Giornale di approfondimento economico della BCC di Buonabitacolo

Mercati – Spread Btp Bund apre stabile a 246 punti.

redazione

Apertura stabile per lo spread fra Btp Bund. Il differenziale segna 246 punti come ieri in chiusura di giornata. Il rendimento del decennale è pari al 2,15%. Apertura in rialzo per le quotazioni dell’euro che guadagna ancora 3 centesimi rispetto al livello di ieri sera dopo la chiusura di Wall street e supera quota 1,14 dollari, ai massimi dal mese di marzo. La moneta unica europea cresce anche sullo yen a 121,90 . Volano ancora le quotazioni dell’oro spinte dalle molteplici incertezze sui mercati e raggiungono il massimo da 6 anni a questa parte. Sui mercati asiatici il lingotto con consegna immediata guadagna ancora l’1,2% e sfiora i 1.440 dollari l’oncia per poi passare di mano 1.36 dollari.
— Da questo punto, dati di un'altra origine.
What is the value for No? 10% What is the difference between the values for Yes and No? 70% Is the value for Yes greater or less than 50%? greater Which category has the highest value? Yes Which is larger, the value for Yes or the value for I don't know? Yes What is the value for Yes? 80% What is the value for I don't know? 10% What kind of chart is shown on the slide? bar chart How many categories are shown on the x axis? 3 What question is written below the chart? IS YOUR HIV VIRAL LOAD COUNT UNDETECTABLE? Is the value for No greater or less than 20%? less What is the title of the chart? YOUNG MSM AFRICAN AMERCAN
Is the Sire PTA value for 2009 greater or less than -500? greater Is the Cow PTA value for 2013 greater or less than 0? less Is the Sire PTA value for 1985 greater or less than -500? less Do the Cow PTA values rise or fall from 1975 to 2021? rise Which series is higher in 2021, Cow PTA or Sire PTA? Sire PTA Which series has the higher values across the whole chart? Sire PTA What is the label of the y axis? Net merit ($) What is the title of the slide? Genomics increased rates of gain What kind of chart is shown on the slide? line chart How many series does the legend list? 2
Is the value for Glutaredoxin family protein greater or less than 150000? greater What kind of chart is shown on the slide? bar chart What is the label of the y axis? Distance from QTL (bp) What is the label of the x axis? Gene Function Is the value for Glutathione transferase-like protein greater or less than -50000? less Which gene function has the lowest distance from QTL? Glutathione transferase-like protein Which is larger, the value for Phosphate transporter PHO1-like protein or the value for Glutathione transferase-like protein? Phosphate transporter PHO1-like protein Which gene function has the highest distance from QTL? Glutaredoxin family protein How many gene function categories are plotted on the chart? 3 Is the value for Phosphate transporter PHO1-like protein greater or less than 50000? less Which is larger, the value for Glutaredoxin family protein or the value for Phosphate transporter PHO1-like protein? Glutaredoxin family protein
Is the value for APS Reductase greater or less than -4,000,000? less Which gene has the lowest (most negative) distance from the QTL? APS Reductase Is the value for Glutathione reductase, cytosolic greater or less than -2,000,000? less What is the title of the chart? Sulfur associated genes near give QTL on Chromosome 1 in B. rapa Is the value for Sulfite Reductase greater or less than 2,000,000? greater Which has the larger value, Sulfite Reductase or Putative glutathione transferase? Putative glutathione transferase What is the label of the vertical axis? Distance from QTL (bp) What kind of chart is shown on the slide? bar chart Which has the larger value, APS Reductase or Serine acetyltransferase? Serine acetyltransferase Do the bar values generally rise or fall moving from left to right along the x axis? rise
Si ferma il rally del petrolio spinto negli ultimi giorni dall’accrescersi delle tensioni tra Usa e Iran: si attende ora l’incontro del presidente Usa con il presidente cinesi Xi Jinping e si allungano i tempi per una decisione dell’Opec + sui tagli alla produzione. I contratti sul greggio Wti con scadenza ad agosto cedono così 60 centesimi a 57,30 dollari al barile; il Brent perde 61 centesimi a 64,25 dollari. Indici di borsa con il segno meno in Asia e pacifico, da Tokyo (-0,43%) a Taiwan (-0,67%), Seul (-0,22%) e Sidney (-0,11%), con cali più evidenti a Shanghai (-1,27%) e Hong Kong (-1,32%), ancora aperte insieme a Mumbai (+0,1%), unica a superare la parità. Le tensioni internazionali tra Usa e Iran e il dossier ancora aperto della guerra sui dazi tra Usa e Cina in vista del G20 che si terrà ad Osaka venerdì 28 e sabato 29 giugno pesano sui listini. Negativi i futures sull’Europa e su Wall Street dopo il dato invariato sulla fiducia economica in Francia, in attesa delle vendite al dettaglio nel Regno Unito e di diversi indicatori Usa, tra cui l’indice manifatturiero della Fed di Richmond. Sotto pressione i produttori di semiconduttori Rohm (-3,3%), Tokyo Electron (-3,3%) e Advantest (-2,2%), per effetto delle tensioni commerciali, mentre i petroliferi Inpex (-2,6%), Cosmo Energy (-1,6%) ed Jtxg (-1,1%) scontano il ripiegamento del prezzo del greggio dopo al recente impennata.